The road signs in the Republic of Ireland are in both English and Irish. This one in County Donegal is in Irish only, and we did see a couple of signs on which someone had taken tape and blacked out the English.
This magnificent cliff along the coast of County Donegal is called Slieve League. To get this far, we had to drive up a narrow, winding road, but it was more than worth it for the spectacular views.
The windblown look:
Local farmers graze their sheep on Slieve League and the surrounding mountains. They are a hardy breed and have the run of the place.

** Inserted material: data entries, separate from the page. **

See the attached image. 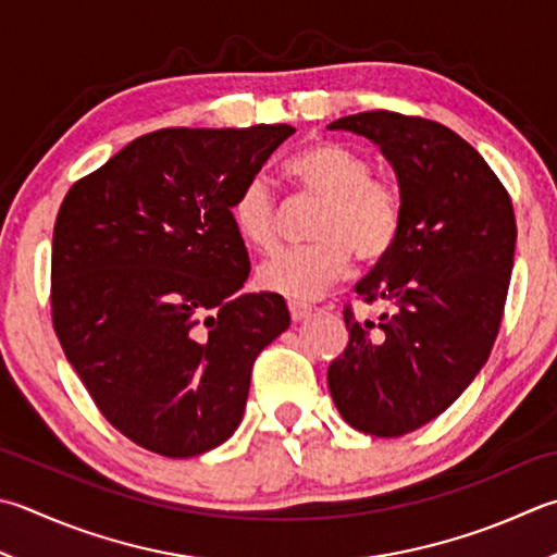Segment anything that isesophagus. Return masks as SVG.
<instances>
[{
    "label": "esophagus",
    "mask_w": 557,
    "mask_h": 557,
    "mask_svg": "<svg viewBox=\"0 0 557 557\" xmlns=\"http://www.w3.org/2000/svg\"><path fill=\"white\" fill-rule=\"evenodd\" d=\"M311 307H307V304H301V301H289V315H292V321L294 323H301V321H307L309 315H311Z\"/></svg>",
    "instance_id": "1"
}]
</instances>
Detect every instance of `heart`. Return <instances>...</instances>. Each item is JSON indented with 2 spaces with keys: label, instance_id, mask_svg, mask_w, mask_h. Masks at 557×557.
I'll use <instances>...</instances> for the list:
<instances>
[{
  "label": "heart",
  "instance_id": "1",
  "mask_svg": "<svg viewBox=\"0 0 557 557\" xmlns=\"http://www.w3.org/2000/svg\"><path fill=\"white\" fill-rule=\"evenodd\" d=\"M297 181L323 210L313 226L315 244L272 256L258 268V285L292 301H311L329 292L359 263H376L394 248L403 224L400 193L374 176L362 154L335 141H315L287 161ZM232 222L250 248L277 246L275 195L263 176L248 178L232 202Z\"/></svg>",
  "mask_w": 557,
  "mask_h": 557
}]
</instances>
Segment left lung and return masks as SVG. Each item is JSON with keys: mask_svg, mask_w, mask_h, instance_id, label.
<instances>
[{"mask_svg": "<svg viewBox=\"0 0 557 557\" xmlns=\"http://www.w3.org/2000/svg\"><path fill=\"white\" fill-rule=\"evenodd\" d=\"M394 166L403 224L355 292L386 301L379 321L345 309L350 343L329 367L347 424L400 437L451 406L485 367L515 268L517 222L505 185L449 127L388 111L335 120Z\"/></svg>", "mask_w": 557, "mask_h": 557, "instance_id": "obj_1", "label": "left lung"}]
</instances>
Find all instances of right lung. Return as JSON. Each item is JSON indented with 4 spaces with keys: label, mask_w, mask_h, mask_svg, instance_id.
I'll return each instance as SVG.
<instances>
[{
    "label": "right lung",
    "mask_w": 557,
    "mask_h": 557,
    "mask_svg": "<svg viewBox=\"0 0 557 557\" xmlns=\"http://www.w3.org/2000/svg\"><path fill=\"white\" fill-rule=\"evenodd\" d=\"M292 125L166 127L76 181L52 232V325L98 410L145 449L188 459L232 437L253 362L289 329L232 222Z\"/></svg>",
    "instance_id": "1"
}]
</instances>
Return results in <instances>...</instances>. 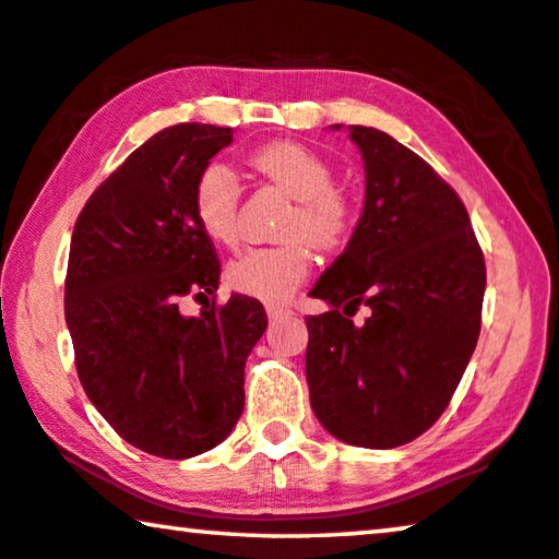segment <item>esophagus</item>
Wrapping results in <instances>:
<instances>
[{
  "instance_id": "1",
  "label": "esophagus",
  "mask_w": 559,
  "mask_h": 559,
  "mask_svg": "<svg viewBox=\"0 0 559 559\" xmlns=\"http://www.w3.org/2000/svg\"><path fill=\"white\" fill-rule=\"evenodd\" d=\"M292 314V309L289 307H280V305H267V317L272 322H277V320H285V317H289Z\"/></svg>"
}]
</instances>
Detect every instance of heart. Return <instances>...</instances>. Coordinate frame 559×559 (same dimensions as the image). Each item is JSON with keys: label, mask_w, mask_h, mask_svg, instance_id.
<instances>
[{"label": "heart", "mask_w": 559, "mask_h": 559, "mask_svg": "<svg viewBox=\"0 0 559 559\" xmlns=\"http://www.w3.org/2000/svg\"><path fill=\"white\" fill-rule=\"evenodd\" d=\"M252 169L295 200L274 247H257L227 264V285L239 295L277 305L292 297L312 267V252H337L355 227L349 197L334 187V169L322 154L299 142H270L250 157ZM194 214L214 242L239 239V185L225 162H210L194 182Z\"/></svg>", "instance_id": "obj_1"}]
</instances>
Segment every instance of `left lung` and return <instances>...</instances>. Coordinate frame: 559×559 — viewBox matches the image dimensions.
<instances>
[{"mask_svg":"<svg viewBox=\"0 0 559 559\" xmlns=\"http://www.w3.org/2000/svg\"><path fill=\"white\" fill-rule=\"evenodd\" d=\"M365 159V210L347 250L309 297V402L355 448L390 450L427 432L465 374L483 324L485 257L457 192L372 127H352ZM365 304L370 317H350Z\"/></svg>","mask_w":559,"mask_h":559,"instance_id":"8db88e82","label":"left lung"}]
</instances>
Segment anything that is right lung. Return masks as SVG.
Returning <instances> with one entry per match:
<instances>
[{
    "label": "right lung",
    "instance_id": "1",
    "mask_svg": "<svg viewBox=\"0 0 559 559\" xmlns=\"http://www.w3.org/2000/svg\"><path fill=\"white\" fill-rule=\"evenodd\" d=\"M229 127L185 122L150 136L76 217L64 317L80 382L115 432L154 457L219 444L245 407V362L264 307L231 295L200 317L182 297L214 295L219 257L194 214V182Z\"/></svg>",
    "mask_w": 559,
    "mask_h": 559
}]
</instances>
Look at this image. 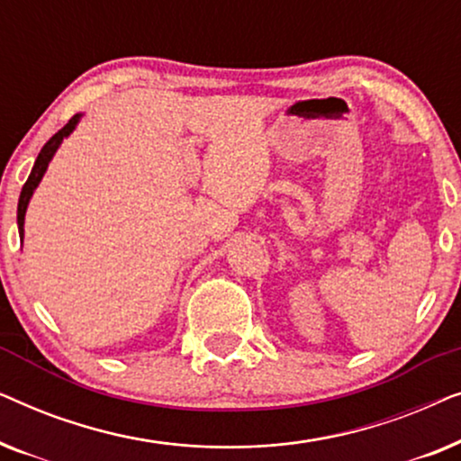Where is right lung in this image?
Wrapping results in <instances>:
<instances>
[{
    "instance_id": "obj_1",
    "label": "right lung",
    "mask_w": 461,
    "mask_h": 461,
    "mask_svg": "<svg viewBox=\"0 0 461 461\" xmlns=\"http://www.w3.org/2000/svg\"><path fill=\"white\" fill-rule=\"evenodd\" d=\"M79 119H81V113H77V115H73L71 119H68V123L65 125V128L56 131V134L50 138L46 144H43V149L40 150V155H37L35 166H33V169H31L27 182H24V186H23V191H21V199H18L16 222H18V235H21L23 239H24V213H27L29 201H31V197H33L35 188L40 186L43 174H46V169L50 166V161H52V157L56 155V150H59V147L62 144V140H65V138H68V136L73 134V130L77 128Z\"/></svg>"
}]
</instances>
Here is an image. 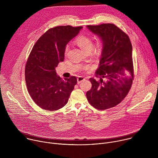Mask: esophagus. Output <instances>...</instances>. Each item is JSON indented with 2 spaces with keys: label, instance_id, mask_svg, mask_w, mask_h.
<instances>
[{
  "label": "esophagus",
  "instance_id": "34e87169",
  "mask_svg": "<svg viewBox=\"0 0 158 158\" xmlns=\"http://www.w3.org/2000/svg\"><path fill=\"white\" fill-rule=\"evenodd\" d=\"M77 83L79 84V83H81L82 81H84V80H85V78H84V77H82V76H79V77H77Z\"/></svg>",
  "mask_w": 158,
  "mask_h": 158
}]
</instances>
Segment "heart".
Instances as JSON below:
<instances>
[{"mask_svg": "<svg viewBox=\"0 0 158 158\" xmlns=\"http://www.w3.org/2000/svg\"><path fill=\"white\" fill-rule=\"evenodd\" d=\"M76 44L77 46L84 52L91 51L93 48V42L92 40L87 36L81 35L79 36L76 39ZM101 51V44H98L96 48H95V51L96 52H99ZM68 51V47H67L65 51V53L66 54Z\"/></svg>", "mask_w": 158, "mask_h": 158, "instance_id": "heart-1", "label": "heart"}]
</instances>
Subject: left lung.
Returning <instances> with one entry per match:
<instances>
[{
	"mask_svg": "<svg viewBox=\"0 0 158 158\" xmlns=\"http://www.w3.org/2000/svg\"><path fill=\"white\" fill-rule=\"evenodd\" d=\"M86 27L100 38L102 46L100 65L96 71L100 79H89L92 87L86 96L94 107L105 110L119 104L131 87L134 78L132 45L128 35L114 24Z\"/></svg>",
	"mask_w": 158,
	"mask_h": 158,
	"instance_id": "1",
	"label": "left lung"
}]
</instances>
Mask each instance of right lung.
<instances>
[{
  "label": "right lung",
  "instance_id": "add662e5",
  "mask_svg": "<svg viewBox=\"0 0 158 158\" xmlns=\"http://www.w3.org/2000/svg\"><path fill=\"white\" fill-rule=\"evenodd\" d=\"M82 27L58 26L50 29L36 42L26 65L28 92L43 109L56 110L64 107L77 84L75 76L62 80L56 68L64 59L66 45Z\"/></svg>",
  "mask_w": 158,
  "mask_h": 158
}]
</instances>
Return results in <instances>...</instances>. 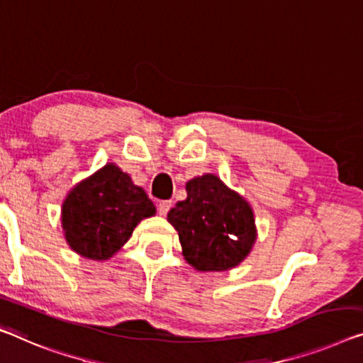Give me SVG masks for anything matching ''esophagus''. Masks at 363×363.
Here are the masks:
<instances>
[{
    "mask_svg": "<svg viewBox=\"0 0 363 363\" xmlns=\"http://www.w3.org/2000/svg\"><path fill=\"white\" fill-rule=\"evenodd\" d=\"M172 208V201H160L159 203V214L160 216H167Z\"/></svg>",
    "mask_w": 363,
    "mask_h": 363,
    "instance_id": "1",
    "label": "esophagus"
}]
</instances>
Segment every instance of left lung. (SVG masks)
<instances>
[{
    "label": "left lung",
    "instance_id": "1",
    "mask_svg": "<svg viewBox=\"0 0 363 363\" xmlns=\"http://www.w3.org/2000/svg\"><path fill=\"white\" fill-rule=\"evenodd\" d=\"M186 199L167 214L183 256L198 271H227L252 252L256 225L252 206L219 177L206 174L186 183Z\"/></svg>",
    "mask_w": 363,
    "mask_h": 363
}]
</instances>
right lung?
Segmentation results:
<instances>
[{"label": "right lung", "instance_id": "right-lung-1", "mask_svg": "<svg viewBox=\"0 0 363 363\" xmlns=\"http://www.w3.org/2000/svg\"><path fill=\"white\" fill-rule=\"evenodd\" d=\"M155 214L141 186L115 164H107L71 189L61 206V227L71 250L104 261L130 240L135 227Z\"/></svg>", "mask_w": 363, "mask_h": 363}]
</instances>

Our last full day in Ireland began in Sligo. The great Irish poet W. B. Yeats is buried in Drumcliffe, just north of Sligo. This memorial is just outside the churchyard wall. Yeats' poem "He Wishes For the Cloths of Heaven" is engraved at the memorial. The grave itself is very plain.
"Had I the heavens' embroidered cloths,
Enwrought with golden and silver light,
The blue and the dim and the dark cloths
Of night and light and the half-light,
I would spread the cloths under your feet:
But I, being poor, have only my dreams;
I have spread my dreams under your feet;
Tread softly because you tread on my dreams."

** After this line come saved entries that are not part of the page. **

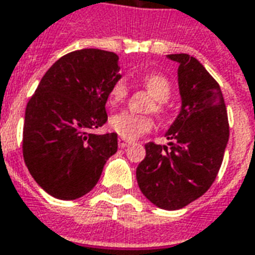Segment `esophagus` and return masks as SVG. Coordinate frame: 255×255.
<instances>
[{
  "label": "esophagus",
  "instance_id": "obj_1",
  "mask_svg": "<svg viewBox=\"0 0 255 255\" xmlns=\"http://www.w3.org/2000/svg\"><path fill=\"white\" fill-rule=\"evenodd\" d=\"M129 144H131V140H127V139H124V137H119L120 148H126V147H128Z\"/></svg>",
  "mask_w": 255,
  "mask_h": 255
}]
</instances>
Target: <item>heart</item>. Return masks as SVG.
<instances>
[{
  "label": "heart",
  "mask_w": 255,
  "mask_h": 255,
  "mask_svg": "<svg viewBox=\"0 0 255 255\" xmlns=\"http://www.w3.org/2000/svg\"><path fill=\"white\" fill-rule=\"evenodd\" d=\"M140 81L147 89V92L156 100V104L152 110L158 115L164 114L166 112L164 103L171 96V84L168 79L159 73H152V75L143 76ZM128 92L129 88L126 80L115 81L108 92V102L111 106H118L127 99ZM110 126L112 131L116 132L118 135L127 139H133L144 132H148L152 128V120L149 116H140L124 111L111 118Z\"/></svg>",
  "instance_id": "1"
}]
</instances>
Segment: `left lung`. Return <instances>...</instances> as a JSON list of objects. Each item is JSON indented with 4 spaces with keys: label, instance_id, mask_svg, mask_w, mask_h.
<instances>
[{
    "label": "left lung",
    "instance_id": "obj_1",
    "mask_svg": "<svg viewBox=\"0 0 255 255\" xmlns=\"http://www.w3.org/2000/svg\"><path fill=\"white\" fill-rule=\"evenodd\" d=\"M179 64V115L166 137L168 145L147 143L136 168L139 188L163 210H179L202 197L218 175L229 140V120L222 91L190 54H168Z\"/></svg>",
    "mask_w": 255,
    "mask_h": 255
}]
</instances>
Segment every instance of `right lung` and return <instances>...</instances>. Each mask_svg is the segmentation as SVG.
<instances>
[{
	"mask_svg": "<svg viewBox=\"0 0 255 255\" xmlns=\"http://www.w3.org/2000/svg\"><path fill=\"white\" fill-rule=\"evenodd\" d=\"M119 57L102 49L65 54L48 69L25 111L22 153L38 186L73 201L88 194L118 151V133L96 135L106 103L120 80Z\"/></svg>",
	"mask_w": 255,
	"mask_h": 255,
	"instance_id": "right-lung-1",
	"label": "right lung"
}]
</instances>
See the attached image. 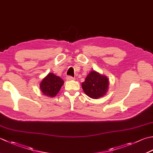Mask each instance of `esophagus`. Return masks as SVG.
Listing matches in <instances>:
<instances>
[{
	"instance_id": "obj_1",
	"label": "esophagus",
	"mask_w": 153,
	"mask_h": 153,
	"mask_svg": "<svg viewBox=\"0 0 153 153\" xmlns=\"http://www.w3.org/2000/svg\"><path fill=\"white\" fill-rule=\"evenodd\" d=\"M74 77H73L72 76H67L66 77V79L67 80H68V81H70V80H74Z\"/></svg>"
}]
</instances>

Enwrought with golden and silver light,
The blue and the dim and the dark cloths
Of night and light and the half-light,
I would spread the cloths under your feet:
But I, being poor, have only my dreams;
I have spread my dreams under your feet;
Tread softly because you tread on my dreams."
On the road between Sligo and Dublin, we stopped to take in the view of Lough Key.
This piece of sculpture is what caught our eye and drew us to the scenic view. It's called "The Gaelic Chieftain" and commemorates the Battle of the Curlews, which was fought in 1599. The statue is fantastic.
Does anyone know what this shrub is and if we can get it in the U.S.? I saw it all over Ireland; some were quite small as in the first picture, others were very large as in the second. The landlady at the B&B in Donegal Town told me it was called Flowers of the Forest, but I've tried searching that on the internet and haven't found anything relating to this shrub.
Well, that's my short tour of the Emerald Isle. Thanks for bearing with me! I hope to have some more stitchy pictures soon.
Wishing everyone a great week and happy stitching!

3 comments:
Wow! Great pictures! I'm glad you had such a marvelous trip. I'm totally envious! Thanks for sharing!
Looks like an amazing trip! I loved seeing all the pics.
My British MIL says pieris japonica. And it is available in the US. Sounds like it's really easy to grow as well. HTH.